A timely take on food writing
A guest blog by Mallika Basu, food writer and commentator. Mallika leads our Food Writing online courses.
Food is love. While dinner parties with overflowing tables may temporarily be on hold, there is nothing to stop us passionate food lovers from whetting our appetites by spilling words onto a page. From odes to seasonal quince and much-needed mindful eating, to restoration of a kitchen dating back to the early 19th century, the British Library is giving us all a chance to get our tastes tingling about the basic ingredients of food writing filled with flavour. I’ve recently lead two perfectly plated food writing online courses for the Library, and begin to repeat the series again this December. It feels timely, for a number of reasons.
Food writing has evolved considerably since I started as a blogger fourteen years ago, as has my prose mercifully. Alongside my cookbooks and food columns, I have had a successful career in the communications industry. As an “ethnic” food writer who focuses on Indian cookery and putting spice cupboards to better use, running these courses is an incredible opportunity for me to address unconscious bias and cultural appropriation in a public forum with a responsible and engaged audience. I bring a unique perspective to these courses, rooting them in the here and now.
We have less time than ever. How we access information has been transformed by digital and social media.
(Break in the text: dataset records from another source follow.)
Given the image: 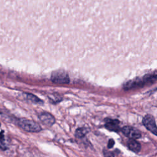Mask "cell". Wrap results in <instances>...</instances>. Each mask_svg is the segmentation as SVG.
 I'll list each match as a JSON object with an SVG mask.
<instances>
[{"label": "cell", "instance_id": "9c48e42d", "mask_svg": "<svg viewBox=\"0 0 157 157\" xmlns=\"http://www.w3.org/2000/svg\"><path fill=\"white\" fill-rule=\"evenodd\" d=\"M89 131H90V129L87 128L82 127V128H77L75 130V136L78 139L83 138L86 136V134H87L89 132Z\"/></svg>", "mask_w": 157, "mask_h": 157}, {"label": "cell", "instance_id": "8992f818", "mask_svg": "<svg viewBox=\"0 0 157 157\" xmlns=\"http://www.w3.org/2000/svg\"><path fill=\"white\" fill-rule=\"evenodd\" d=\"M39 118L42 123L47 126H52L55 123V117L51 113L47 112L40 113Z\"/></svg>", "mask_w": 157, "mask_h": 157}, {"label": "cell", "instance_id": "277c9868", "mask_svg": "<svg viewBox=\"0 0 157 157\" xmlns=\"http://www.w3.org/2000/svg\"><path fill=\"white\" fill-rule=\"evenodd\" d=\"M121 131L122 133L126 136L127 137L129 138L130 139H137L141 137V132L136 128L130 126H123Z\"/></svg>", "mask_w": 157, "mask_h": 157}, {"label": "cell", "instance_id": "6da1fadb", "mask_svg": "<svg viewBox=\"0 0 157 157\" xmlns=\"http://www.w3.org/2000/svg\"><path fill=\"white\" fill-rule=\"evenodd\" d=\"M157 78V73L153 74H148L141 78H136L129 81L124 85V89H131L137 86H141L145 83L151 82L155 80Z\"/></svg>", "mask_w": 157, "mask_h": 157}, {"label": "cell", "instance_id": "7a4b0ae2", "mask_svg": "<svg viewBox=\"0 0 157 157\" xmlns=\"http://www.w3.org/2000/svg\"><path fill=\"white\" fill-rule=\"evenodd\" d=\"M18 126L24 131L31 132H38L42 130L40 126L36 121L26 118L18 120Z\"/></svg>", "mask_w": 157, "mask_h": 157}, {"label": "cell", "instance_id": "5bb4252c", "mask_svg": "<svg viewBox=\"0 0 157 157\" xmlns=\"http://www.w3.org/2000/svg\"><path fill=\"white\" fill-rule=\"evenodd\" d=\"M0 113H1V112H0Z\"/></svg>", "mask_w": 157, "mask_h": 157}, {"label": "cell", "instance_id": "ba28073f", "mask_svg": "<svg viewBox=\"0 0 157 157\" xmlns=\"http://www.w3.org/2000/svg\"><path fill=\"white\" fill-rule=\"evenodd\" d=\"M128 147L129 150L134 152L135 153H139L141 150V145L134 139H129L127 143Z\"/></svg>", "mask_w": 157, "mask_h": 157}, {"label": "cell", "instance_id": "4fadbf2b", "mask_svg": "<svg viewBox=\"0 0 157 157\" xmlns=\"http://www.w3.org/2000/svg\"><path fill=\"white\" fill-rule=\"evenodd\" d=\"M115 145V141L113 139H110L109 140V142H108V144H107V148L109 149H110V148H112Z\"/></svg>", "mask_w": 157, "mask_h": 157}, {"label": "cell", "instance_id": "8fae6325", "mask_svg": "<svg viewBox=\"0 0 157 157\" xmlns=\"http://www.w3.org/2000/svg\"><path fill=\"white\" fill-rule=\"evenodd\" d=\"M0 148L2 150H6L8 148L6 145L4 136L3 134V131L0 133Z\"/></svg>", "mask_w": 157, "mask_h": 157}, {"label": "cell", "instance_id": "3957f363", "mask_svg": "<svg viewBox=\"0 0 157 157\" xmlns=\"http://www.w3.org/2000/svg\"><path fill=\"white\" fill-rule=\"evenodd\" d=\"M51 80L55 83L66 84L69 82V78L67 74L63 70H57L52 72Z\"/></svg>", "mask_w": 157, "mask_h": 157}, {"label": "cell", "instance_id": "9a60e30c", "mask_svg": "<svg viewBox=\"0 0 157 157\" xmlns=\"http://www.w3.org/2000/svg\"><path fill=\"white\" fill-rule=\"evenodd\" d=\"M0 126H1V124H0Z\"/></svg>", "mask_w": 157, "mask_h": 157}, {"label": "cell", "instance_id": "52a82bcc", "mask_svg": "<svg viewBox=\"0 0 157 157\" xmlns=\"http://www.w3.org/2000/svg\"><path fill=\"white\" fill-rule=\"evenodd\" d=\"M105 127L109 131L113 132H119L121 130L120 127V121L118 120L106 119Z\"/></svg>", "mask_w": 157, "mask_h": 157}, {"label": "cell", "instance_id": "30bf717a", "mask_svg": "<svg viewBox=\"0 0 157 157\" xmlns=\"http://www.w3.org/2000/svg\"><path fill=\"white\" fill-rule=\"evenodd\" d=\"M25 95H26V98H27L28 100H29V101H31V102H33L38 103V104L42 103V101L40 99H39L38 97H37L36 95L33 94L25 93Z\"/></svg>", "mask_w": 157, "mask_h": 157}, {"label": "cell", "instance_id": "7c38bea8", "mask_svg": "<svg viewBox=\"0 0 157 157\" xmlns=\"http://www.w3.org/2000/svg\"><path fill=\"white\" fill-rule=\"evenodd\" d=\"M102 153L104 157H115V153L113 151H111L107 149L104 148Z\"/></svg>", "mask_w": 157, "mask_h": 157}, {"label": "cell", "instance_id": "5b68a950", "mask_svg": "<svg viewBox=\"0 0 157 157\" xmlns=\"http://www.w3.org/2000/svg\"><path fill=\"white\" fill-rule=\"evenodd\" d=\"M142 123L144 126L149 131L157 136V126L156 124L155 118L152 115H145L142 120Z\"/></svg>", "mask_w": 157, "mask_h": 157}]
</instances>
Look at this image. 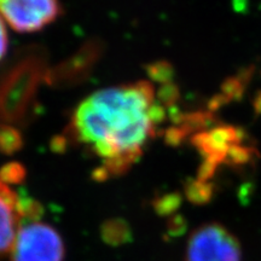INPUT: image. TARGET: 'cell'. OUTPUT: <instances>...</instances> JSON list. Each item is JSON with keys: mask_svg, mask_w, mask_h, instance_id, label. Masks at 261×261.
Masks as SVG:
<instances>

No longer is it acceptable to live in a vacuum of social awareness. The first course starts with this – the context within which food writing functions today. We then explore sound principles of writing and move on to food writing tips that make sure no reader is left with an unintended sour taste in their mouth.
If it all sounds a bit earnest, I can assure you it is far from. In between the tips, we found plenty of time to chat about what inspires and moves us, share practical tips of our own and wax lyrical about cookbooks, food scientists, food memoirs and restaurant critics we love and hate. I roped in a small handful of my talented and well-established food writers to offer their own nuggets of advice, which ranged from the practical (stop procrastinating and just get writing) to the essential (please hold on to your sense of humour).
The practical part of the session gives us a chance to whip what we’ve learnt into action. I would tell you more, but I might give the finale away for the next course on 3 December.
In a sign of the times, it feels apt to deliver these courses online. After all, technology has allowed us to think beyond the realms of possibility. Who knew we would be cooking, eating and drinking wine with friends on video calls? If the feedback so far is anything to go by, it gives attendees more than a taste of how to be a better food writer.